■ ENTRIES PROVIDED ■
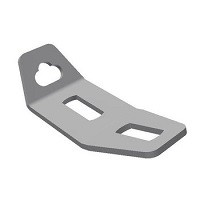 SA444 - 50° Tethering Bracket for 2 40mm Anchors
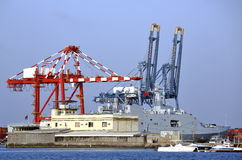 Chinese warship in the port of Djibouti Royalty Free Stock Photo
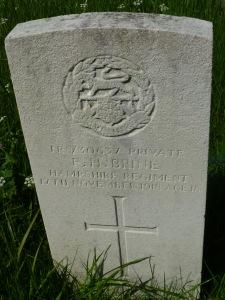 UTW BRINE, Frederick Henry Private TR 8 30637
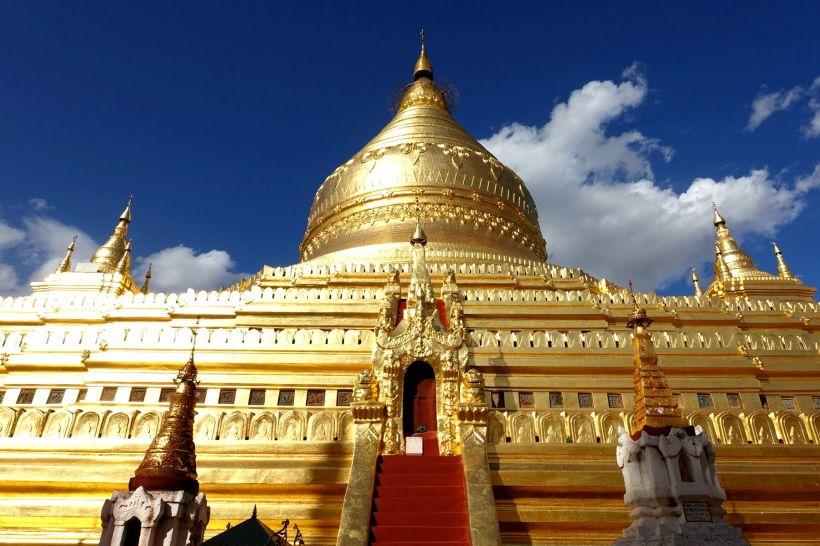 Myanmar_Bagan_ DSC04129_shwezigon
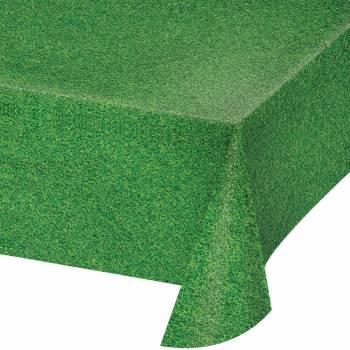 nappe en plastique pelouse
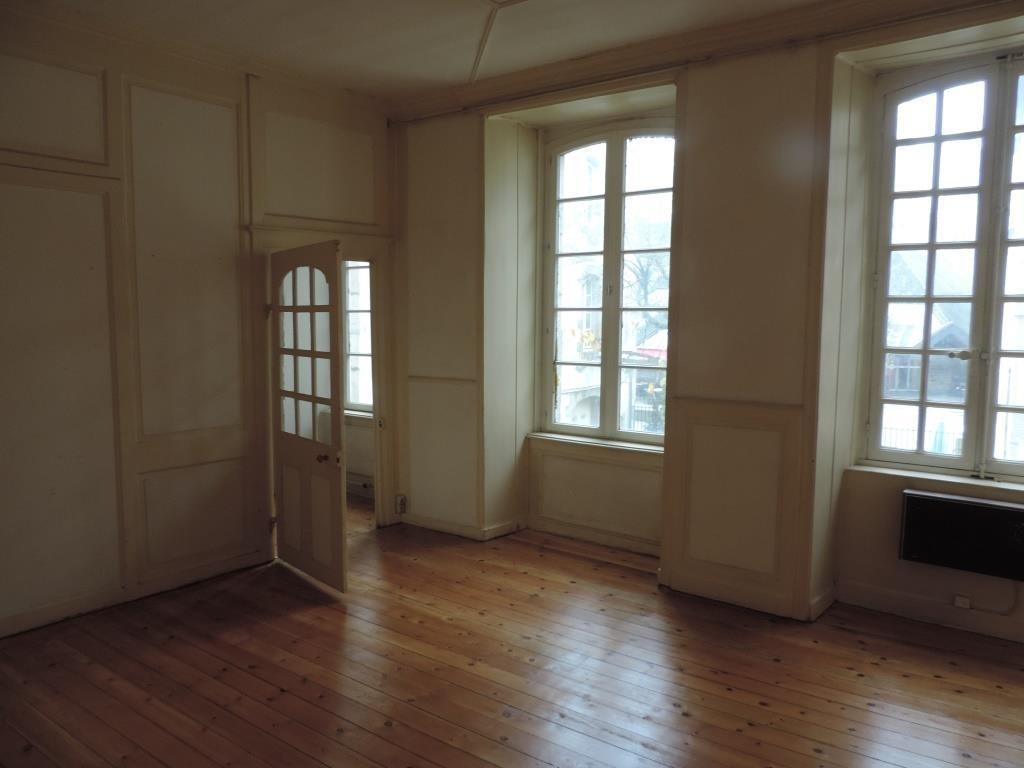 appartement a vendre comment faire. Black Bedroom Furniture Sets. Home Design Ideas
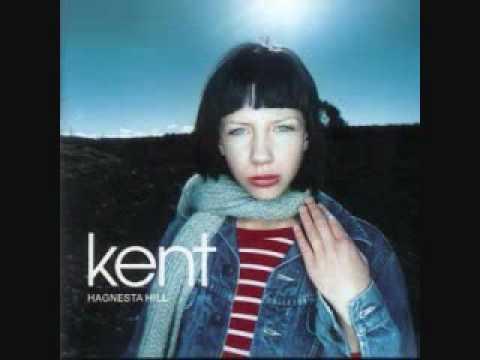 Kent - Hagnesta Hill - Amazon.com Music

■ WORK TASK ■
Repeat the records verbatim, excluding pictures.

■ ANSWER TO THIS EXERCISE ■
 SA444 - 50° Tethering Bracket for 2 40mm Anchors
 Chinese warship in the port of Djibouti Royalty Free Stock Photo
 UTW BRINE, Frederick Henry Private TR 8 30637
 Myanmar_Bagan_ DSC04129_shwezigon
 nappe en plastique pelouse
 appartement a vendre comment faire. Black Bedroom Furniture Sets. Home Design Ideas
 Kent - Hagnesta Hill - Amazon.com Music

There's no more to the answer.